I wanted to post it earlier, but wasn't sure if it was interesting at all, the image to be compressed is quite small (32x32) and I thought there isn't much room for clever things. But as it turns out, I'm at 670 chars now with my huffman in C attempt and just passed a more generic answer (zlib in Python).
The image is somehow random, but there are only 10 different colors and they are grouped to small regions with single black pixels sprayed over the image.
Arithmetic coding should give much better results here, but I'm not sure about the code overhead involved. (Adaptive) LZW would be another strong candidate to test.
Instead of transforming from 37-100 to 0-63 you can transform to 64-127. Then you can remove the variable holding the bit index. You would just shift the number to right by one bit at a time until the value is equal to 1 and then you would read next symbol.
I don't know if that would decrease the size though.
And convert:
l=l*2+(j&k)/k
to:
l+=l+(j&k)/k
I would also try performing MTF before Huffman.
Last edited by Piotr Tarsa; 22nd March 2012 at 20:25.
As to the actual problem, it kinda looks like this - http://en.wikipedia.org/wiki/Four_color_theorem
Maybe the original intention was something like encoding some boundary mask, then flood-filling the shapes.
But the small size of the picture makes it much less interesting - likely a bit RLE with elias codes or something similar
would win here too.
Thanks, although I already did exactly that change just minutes ago
Originally Posted by Shelwien
How about this:
[...]
Hm... there are some more control characters I'd convert (e.g. bell and TAB), but it should still be much better, yes, saving ~80-90 characters.

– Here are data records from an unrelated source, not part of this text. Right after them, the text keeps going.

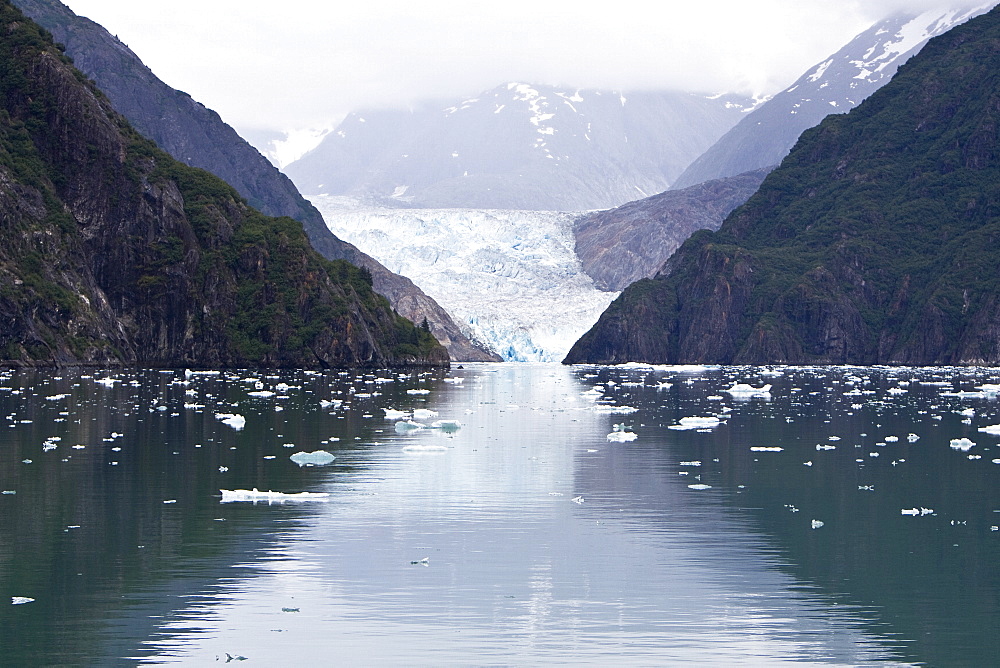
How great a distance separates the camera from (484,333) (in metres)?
198

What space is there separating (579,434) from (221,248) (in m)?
90.1

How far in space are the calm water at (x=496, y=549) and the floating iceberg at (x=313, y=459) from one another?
789mm

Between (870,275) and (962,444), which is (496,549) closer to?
(962,444)

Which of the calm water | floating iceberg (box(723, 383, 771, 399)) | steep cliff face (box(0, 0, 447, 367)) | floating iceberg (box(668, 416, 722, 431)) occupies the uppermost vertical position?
steep cliff face (box(0, 0, 447, 367))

EDIT: Just tried it using 7bit (37-164) and although it compiles and runs, copy/paste runs into problems and depends too much on the browser/editor used.
Last edited by schnaader; 22nd March 2012 at 21:47.

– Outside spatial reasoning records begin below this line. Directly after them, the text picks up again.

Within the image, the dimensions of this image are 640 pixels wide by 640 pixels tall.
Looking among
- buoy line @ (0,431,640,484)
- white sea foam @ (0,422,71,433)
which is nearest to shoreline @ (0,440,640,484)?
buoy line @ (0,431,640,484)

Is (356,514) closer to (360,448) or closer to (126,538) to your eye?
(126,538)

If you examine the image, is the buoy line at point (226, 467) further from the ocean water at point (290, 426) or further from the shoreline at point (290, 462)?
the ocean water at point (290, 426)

Instead of transforming from 37-100 to 0-63 you can transform to 64-127. Then you can remove the variable holding the bit index. You would just shift the number to right by one bit at a time until the value is equal to 1 and then you would read next symbol.
Thanks, saved 6 chars
Originally Posted by JamesB
A more standard version of k?:expr is k||expr. Similarly k?expr: (is that a gcc extension too?) is k&&expr.
The image is somehow random, but there are only 10 different colors and they are grouped to small regions with single black pixels sprayed over the image.

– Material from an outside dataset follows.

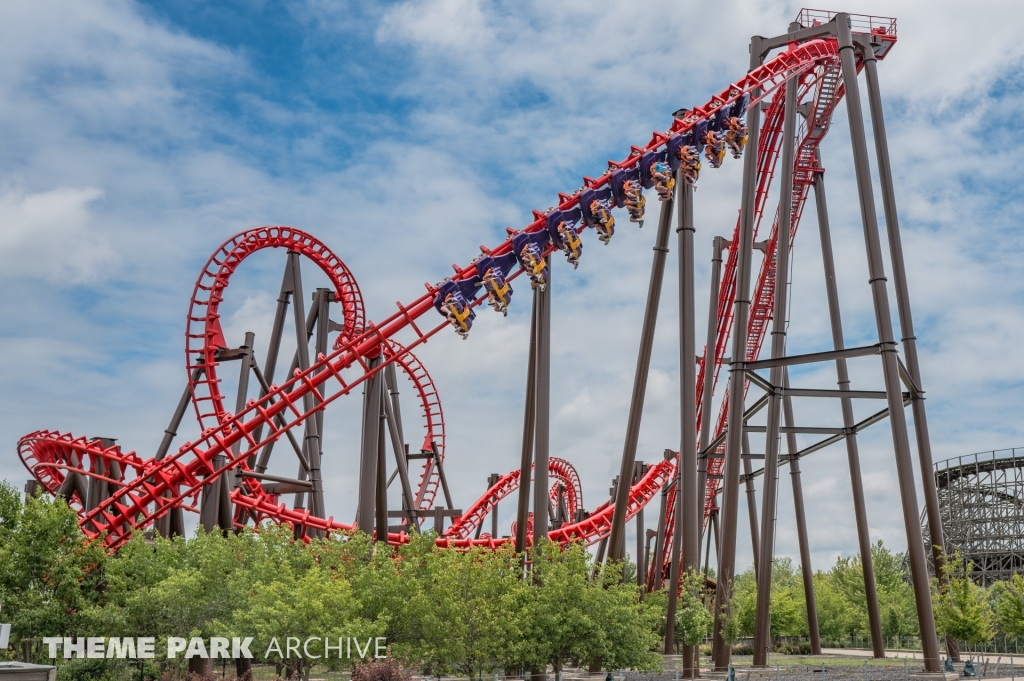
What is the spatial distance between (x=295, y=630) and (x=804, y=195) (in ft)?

You could perhaps reduce the colors to 9 (since brown appears only after purple).
Locate the spot of the last purple pixel (31,1, once decoding has crossed it replace the purple color by brown).
remove the brown color from:
p[]={0,5390379,6379596,7783255,3435360,16354410,51318 94,5295994,4671418,9975021};
Recompute Huffman codes for 9 colors + special repeat, using a picture similar to the one attached (brown replaced by purple -> 9 colors)
for(m=0;m<10;m++){ // only 10 huffman codes
if(l==h[m]){
if (y>1 p[purple index]=brown color;
My version, with a rangecoder - http://nishi.dreamhosters.com/u/rgb_00.rar, 860 chars
base-96 version compresses the image to 310 bytes,
base-256 version produces 256 bytes.
bmf's result is 230 (w/o header), so 256 should be fairly ok.
I actually tried tuning a linear counter for it and the improvement was too small (like maybe 5 bytes).
Python script winning it with built-in zlib and base64 is no fun though.
And another one with 648 chars - http://nishi.dreamhosters.com/u/rgb_02.rar
Maybe I should try switching to C, these automatic types are surely convenient.
@schnaader: Look at my color table, there's stuff you can borrow too.
Well done, Shelwien! These are entries I had in mind when posting here, using more advanced algorithms.
Originally Posted by Shelwien
Python script winning it with built-in zlib and base64 is no fun though.
Yes - the author didn't even follow my advice to use a special color (yet). Since the overhead is so small, he'll be at 400-500 characters total after it, which should be impossible to catch with even the best algorithms.
Originally Posted by Shelwien
@schnaader: Look at my color table, there's stuff you can borrow too.
Just saw that. Very useful - this is a good alternative to hexadecimal representations that are pretty useless in C-like languages (except for big numbers) because the prefix is 2 bytes long.
EDIT: Yeah, now I'm at 648, too By the way, if you can switch color order, GBR is 1 char shorter:
I also tried factoring the numbers (the idea was to reuse common parts, and/or find more numbers which could be written as literals),
but it failed, because most of the colors include very large prime factors, so nothing to reuse.
Thanks for the GBR tip, I used it, current results are 631(C++) and 613(C).
Also tried literals with masking (like 'ab\377'), but it wasn't of any help.
Found an interesting trick like this:
while(j--){XXX;
for(;j--;){XXX; // same length
for(XXX;j--;){ // 1 char less
Also X,Y arguments appeared very useful as loop counters etc
and X+=Y*32+1 is shorter than j=Y*32+X+1
Its also interesting that C++ accepts ++X+=Y*32, but C doesn't.
The color palette could be seen as ~65 additional symbols (0-9,next color) that could be added to the compressed data, so the color palette would be decoded at runtime. It would save around 30 chars (with base64) and would cost a conditional to decode those first symbols different, something like:
My first implementation (the one with real rangecoder) had colors encoded along with other data.
Current version has about 80 bytes of redundancy comparing to that, but appears that the extra decoding branch
was even longer.